Their quantum dot infrared photodetector consisted of a stack
of 30 InAs quantum dots embedded inside indium gallium arsenide (InGaAs) quantum
wells, with everything sitting atop a semi-insulating GaAs substrate. The total
thickness of the 30 layers was 2 µm. The stack was optimized for dual-band infrared
absorption, with one peak at ~5 μm and the other at ~9 μm.
On top of the photodetector, they created a 2-D hexagonal hole
array on a 50-nm-thick gold film that measured 300 μm on a side. The array
had a lattice constant – the spacing from center to center along the sides
– that they manufactured at distances ranging from 2.5 to 3.72 μm. They
fabricated the arrays with holes of a diameter from 1.0 to 2.05 μm. In this
way, they produced arrays with various combinations of lattice constant and hole
In their research, they illuminated the device with infrared light
and measured the photocurrent it produced. They found that the lattice constant
and hole diameter affected the photodetector enhancement. The right values maximized
the light transmitted through the array and the plasmonic-quantum dot interaction,
leading to the best possible response. What’s more, the increase in signal
came without an increase in noise.
Other parameters that they could have tweaked were the thickness
of the film and the quantum dot size. Those would have changed the photodetector’s
behavior by, for example, adjusting the wavelengths to which it responded.

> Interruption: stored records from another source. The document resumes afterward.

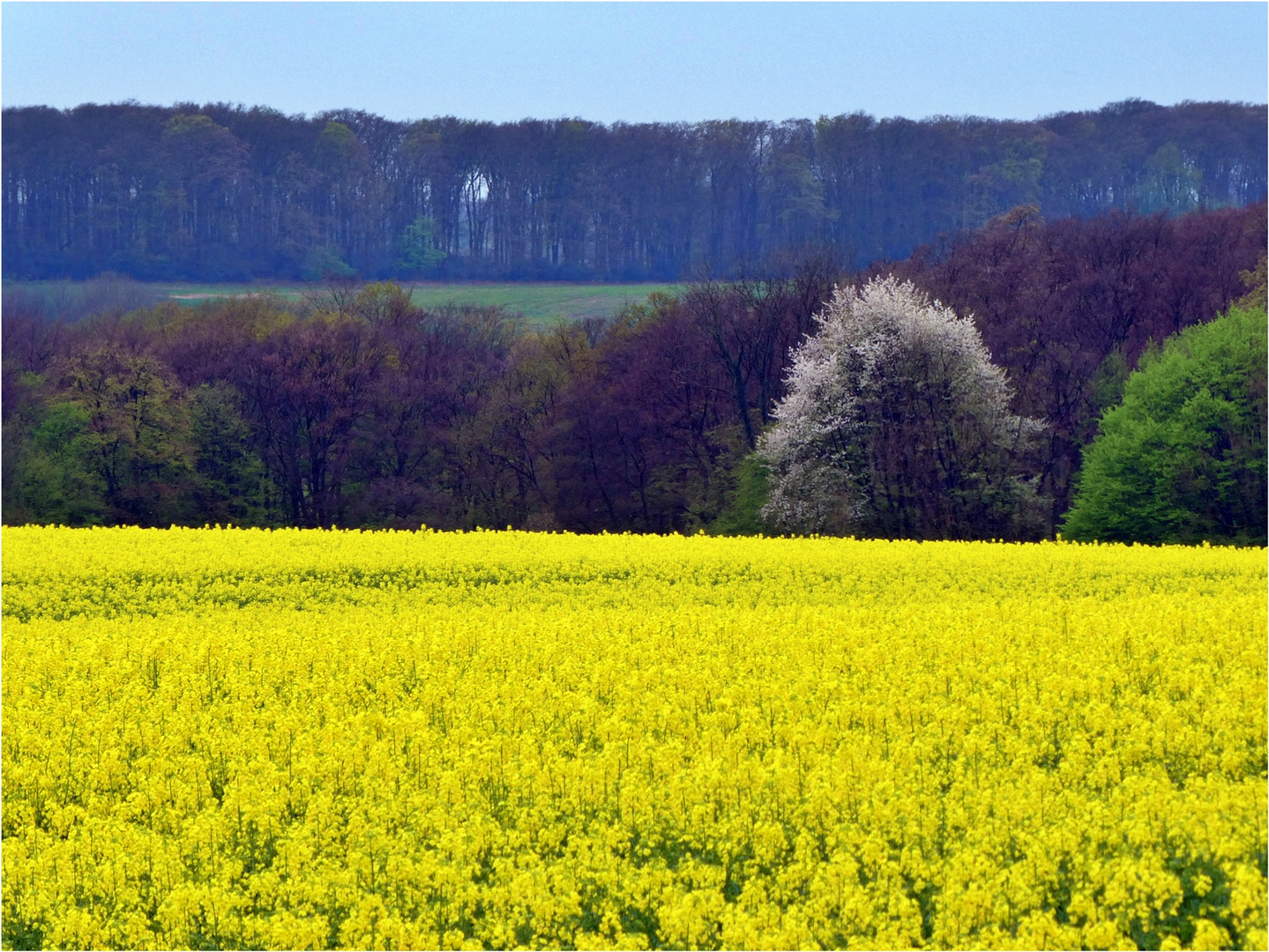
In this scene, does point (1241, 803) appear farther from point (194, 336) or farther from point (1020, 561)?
point (194, 336)

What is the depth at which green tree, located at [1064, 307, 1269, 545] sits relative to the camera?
32.0 metres

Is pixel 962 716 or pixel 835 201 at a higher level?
pixel 835 201

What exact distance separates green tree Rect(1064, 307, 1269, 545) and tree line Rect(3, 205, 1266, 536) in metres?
7.81

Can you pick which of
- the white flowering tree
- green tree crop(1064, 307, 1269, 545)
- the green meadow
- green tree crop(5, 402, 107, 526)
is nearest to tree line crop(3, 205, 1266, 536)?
green tree crop(5, 402, 107, 526)

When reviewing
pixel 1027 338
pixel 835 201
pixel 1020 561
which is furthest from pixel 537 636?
pixel 835 201

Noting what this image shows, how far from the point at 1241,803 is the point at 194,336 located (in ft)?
174

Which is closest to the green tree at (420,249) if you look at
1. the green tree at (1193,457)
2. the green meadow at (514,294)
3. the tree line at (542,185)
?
the tree line at (542,185)

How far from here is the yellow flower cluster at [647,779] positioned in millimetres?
6891

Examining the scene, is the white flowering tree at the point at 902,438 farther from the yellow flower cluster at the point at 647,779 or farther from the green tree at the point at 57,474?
the green tree at the point at 57,474

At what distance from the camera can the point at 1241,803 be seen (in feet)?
25.0

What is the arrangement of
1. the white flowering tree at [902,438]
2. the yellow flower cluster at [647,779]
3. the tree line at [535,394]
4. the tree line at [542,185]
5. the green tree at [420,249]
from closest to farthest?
the yellow flower cluster at [647,779], the white flowering tree at [902,438], the tree line at [535,394], the tree line at [542,185], the green tree at [420,249]

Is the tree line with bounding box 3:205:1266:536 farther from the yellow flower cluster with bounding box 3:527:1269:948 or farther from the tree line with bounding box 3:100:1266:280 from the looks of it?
the yellow flower cluster with bounding box 3:527:1269:948

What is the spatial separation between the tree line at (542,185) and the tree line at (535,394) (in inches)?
567

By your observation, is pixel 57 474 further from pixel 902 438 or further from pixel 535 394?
pixel 902 438
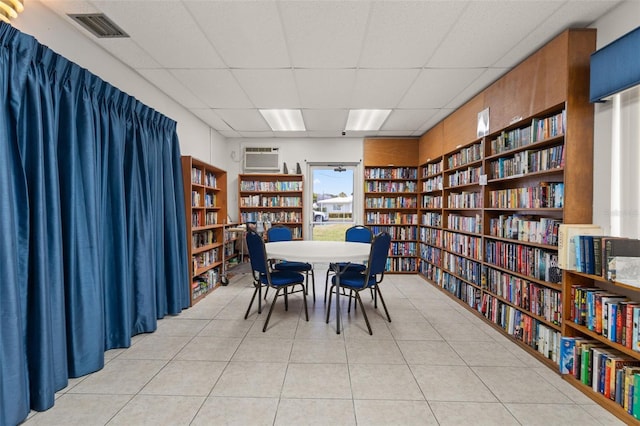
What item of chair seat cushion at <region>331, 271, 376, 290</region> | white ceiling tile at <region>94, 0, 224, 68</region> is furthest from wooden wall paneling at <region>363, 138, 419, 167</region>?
white ceiling tile at <region>94, 0, 224, 68</region>

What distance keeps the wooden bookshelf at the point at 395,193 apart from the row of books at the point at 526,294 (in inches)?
92.4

Lin said he has had many inquiries from industry about the device.
The researchers intend to patent the technique.
For commercial use, the device would need a tenfold, and not 1.5x,
improvement in performance. This is achievable by matching the hole array and film
thickness with quantum dots, Lin said, which would make the device as sensitive
as a conventional detector. But, he added, it will have “better uniformity
and stability over a 2- to 3-in. wafer size for superior imaging over a large area.”